3: Kant’s First Formulation relies on non-specificity. While action A, or “stealing”, if universalized, would result in a non-existence of property rights, action B, or “stealing on Wednesdays while wearing a red shirt in London at the Tea & Spices Shop during a lunar eclipse”, would not. All one must do to evade the First Formulation is define actions as extremely specific. What is too specific and what is not? Kant provides no method.
4: Kant’s First Formulation is absurd. Action C, “making a poor person not poor”, if universalized, would result in a (at least temporary) non-existence of the poor, making Action C immoral. So, in fact, would ANY action that causes a complete change. Action D, “promoting my entry-level employee”, would result in a non-existence of entry-level employees, making Action D immoral. This is ridiculous.
5: Imagine that I must choose between stealing or lieing. Which do I do?

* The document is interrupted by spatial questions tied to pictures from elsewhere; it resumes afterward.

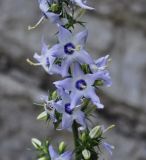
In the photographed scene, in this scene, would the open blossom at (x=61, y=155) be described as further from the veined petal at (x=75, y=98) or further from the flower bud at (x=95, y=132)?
the veined petal at (x=75, y=98)

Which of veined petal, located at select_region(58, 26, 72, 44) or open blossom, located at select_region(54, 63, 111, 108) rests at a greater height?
veined petal, located at select_region(58, 26, 72, 44)

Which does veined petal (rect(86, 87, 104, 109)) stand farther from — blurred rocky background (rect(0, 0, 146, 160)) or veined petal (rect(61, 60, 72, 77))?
blurred rocky background (rect(0, 0, 146, 160))

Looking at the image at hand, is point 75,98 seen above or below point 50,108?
above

See 2C2B.2.
6: Kant’s Second Formulation relies on the First, which has been proven absurd and contradictory. (And the unstated Third is pretty much the First.)
2C3. Choose Alternatives
2C3A: “The alternatives ... put people in control, and hold them responsible.”
1: Unlike Utilitarianism how?
2C3B: “[M]orality ... in consequences. ... [W]hat if the outcome is wrong?”
1: See 2C1B.2.
2: Well-intentioned actions can cause harm, and vice versa. Utilitarianism recognizes this.
alyfish126 forfeited this round.
Con has not successfully demonstrated any ethical system to be superior to Utilitarianism, while Pro has demonstrated Utilitarianism to be useful for three reasons. Vote Pro.
Thanks for the debate, aly. I would love to have it again, if you so desire.
Con has given some reason as to why utilitarianism is a backwards ethical theory, and provided the alternatives that our laws and human rights are built on. If you are utilitarian, then vote con because it would be more profitable or beneficial to con than to pro. If you are not utilitarian, vote for con because pro did not prove utilitarianism is the best.
Thanks for the debate, Fuzz! I enjoyed it and I would love another go as well... To be continued!?